L'intervento però non può essere la risposta. Non dovrebbe esserlo. L' intervento non dovrebbe essere necessario. La chirurgia non può mai far recuperare pienamente ciò che è stato perso. Quindi, quello che spero di fare con queste poche parole, è di costruire un approccio, ispirare un progetto, stimolare ottimismo che si possa tradurre nella fine delle MGF nel corso delle nostre vite.

Ci credo veramente, grazie alle vittime che ora parlano, a coloro che praticavano l’escissione e che ora non lo fanno più, agli uomini che vogliono valorizzare la sessualità delle loro mogli e amanti, ai genitori che ora dicono di no, ai media e all'informazione che continuano a parlare delle nostre storie, nonostante alcuni editori si ostinino a vedere l'argomento come "troppo delicato", "troppo controverso", "troppo offensivo" o che semplicemente dicono "no". Grazie a tutto questo, ci stiamo avvicinando alla fine delle MGF.

Per questa ragione, e per molte altre, so che quello che sto facendo è giusto. Quello che tutti noi stiamo facendo qui, oggi, è giusto... questo è un incontro di persone incredibili... tutto questo è giusto.

Io non ho paura. Noi non abbiamo paura. Ci alziamo contro le MGF. Parliamo delle MGF. Così facendo, agiamo concretamente contro le MGF. Stiamo facendo ciò che è giusto.

Vorrei concludere dicendo che, andando avanti, per noi sarà necessario raccontare sempre più le nostre storie. La poetessa Maya Angelou ha scritto: "Non c'è più grande agonia di una storia mai raccontata, che ci teniamo dentro". Raccontate le vostre storie. Educate il mondo. Insegnate a quei medici che quando incontrano una vittima di MGF parlano ai loro colleghi come se si trattasse di qualcosa di raro, un animale da circo davanti al quale restare a bocca aperta. Insegnate loro che ci sono degli interventi chirurgici in grado di correggere questo problema e c’è la possibilità di essere formati per imparare a risolverlo.

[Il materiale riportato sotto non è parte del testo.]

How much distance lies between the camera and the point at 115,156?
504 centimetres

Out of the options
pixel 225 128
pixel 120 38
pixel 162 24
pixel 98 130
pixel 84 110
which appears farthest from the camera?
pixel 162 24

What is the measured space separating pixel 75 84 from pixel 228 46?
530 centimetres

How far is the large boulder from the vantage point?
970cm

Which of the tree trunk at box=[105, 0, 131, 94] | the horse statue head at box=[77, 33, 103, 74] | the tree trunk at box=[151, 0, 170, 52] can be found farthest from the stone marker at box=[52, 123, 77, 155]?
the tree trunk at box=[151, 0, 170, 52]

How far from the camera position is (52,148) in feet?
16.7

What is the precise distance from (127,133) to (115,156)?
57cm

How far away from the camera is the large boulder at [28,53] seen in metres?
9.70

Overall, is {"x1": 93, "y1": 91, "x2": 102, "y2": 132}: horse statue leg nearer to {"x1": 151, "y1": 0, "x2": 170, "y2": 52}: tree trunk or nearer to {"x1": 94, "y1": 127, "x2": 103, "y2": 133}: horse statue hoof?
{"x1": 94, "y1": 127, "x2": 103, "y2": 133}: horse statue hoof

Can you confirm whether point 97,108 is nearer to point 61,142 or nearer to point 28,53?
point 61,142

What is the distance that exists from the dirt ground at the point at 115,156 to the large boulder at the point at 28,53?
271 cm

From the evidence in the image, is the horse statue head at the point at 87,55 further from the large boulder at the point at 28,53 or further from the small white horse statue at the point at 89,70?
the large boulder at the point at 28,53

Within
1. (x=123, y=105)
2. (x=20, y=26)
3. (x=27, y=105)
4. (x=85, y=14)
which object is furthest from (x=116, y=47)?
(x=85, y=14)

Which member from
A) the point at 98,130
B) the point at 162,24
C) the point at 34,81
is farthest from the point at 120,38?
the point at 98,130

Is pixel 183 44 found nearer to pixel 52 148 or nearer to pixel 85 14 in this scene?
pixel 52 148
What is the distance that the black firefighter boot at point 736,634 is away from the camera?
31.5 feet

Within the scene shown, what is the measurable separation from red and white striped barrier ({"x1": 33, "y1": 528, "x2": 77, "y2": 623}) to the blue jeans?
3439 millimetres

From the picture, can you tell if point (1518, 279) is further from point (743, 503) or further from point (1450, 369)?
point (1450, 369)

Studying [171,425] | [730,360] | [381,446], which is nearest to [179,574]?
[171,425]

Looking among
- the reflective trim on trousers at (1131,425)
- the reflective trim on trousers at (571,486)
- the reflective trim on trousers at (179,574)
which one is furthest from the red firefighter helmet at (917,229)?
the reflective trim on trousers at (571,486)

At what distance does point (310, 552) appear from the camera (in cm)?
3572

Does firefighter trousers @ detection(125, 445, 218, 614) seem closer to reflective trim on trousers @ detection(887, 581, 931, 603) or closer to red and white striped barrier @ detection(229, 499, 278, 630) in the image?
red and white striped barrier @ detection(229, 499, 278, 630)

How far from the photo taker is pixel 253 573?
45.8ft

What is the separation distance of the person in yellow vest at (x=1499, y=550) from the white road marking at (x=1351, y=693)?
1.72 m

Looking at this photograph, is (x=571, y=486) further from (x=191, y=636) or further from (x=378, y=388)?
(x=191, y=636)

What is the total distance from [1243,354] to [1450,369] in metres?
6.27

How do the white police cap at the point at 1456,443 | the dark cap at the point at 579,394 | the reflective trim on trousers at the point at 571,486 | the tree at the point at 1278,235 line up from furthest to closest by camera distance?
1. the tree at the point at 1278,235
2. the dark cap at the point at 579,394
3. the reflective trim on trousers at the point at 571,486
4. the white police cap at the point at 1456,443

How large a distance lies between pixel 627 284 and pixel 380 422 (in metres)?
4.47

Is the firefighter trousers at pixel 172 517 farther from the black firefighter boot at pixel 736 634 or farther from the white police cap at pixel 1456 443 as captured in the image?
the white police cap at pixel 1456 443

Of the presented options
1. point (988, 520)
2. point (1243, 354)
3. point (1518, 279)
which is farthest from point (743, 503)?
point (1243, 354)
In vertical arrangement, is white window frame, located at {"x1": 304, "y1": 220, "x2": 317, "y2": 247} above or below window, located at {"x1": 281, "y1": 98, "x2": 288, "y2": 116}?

Questi medici devono riconoscere la questione, essere educati a riguardo e affrontarla con risolutezza e calma.

In secondo luogo, abbiamo bisogno di parlare con i nostri genitori, i nostri parenti, qui e dove le MGF sono ancora praticate. Dobbiamo essere onesti circa le nostre esperienze, il nostro dolore, la nostra perdita, le nostre paure, in modo che lentamente, ma inesorabilmente, coloro che la praticano cesseranno di farlo. Rispettate la tradizione, ma rifiutare la pratica delle MGF.

Vi lascio con le parole di Eleanor Roosevelt, che una volta disse: "Devi fare la cosa che pensi sia impossibile fare".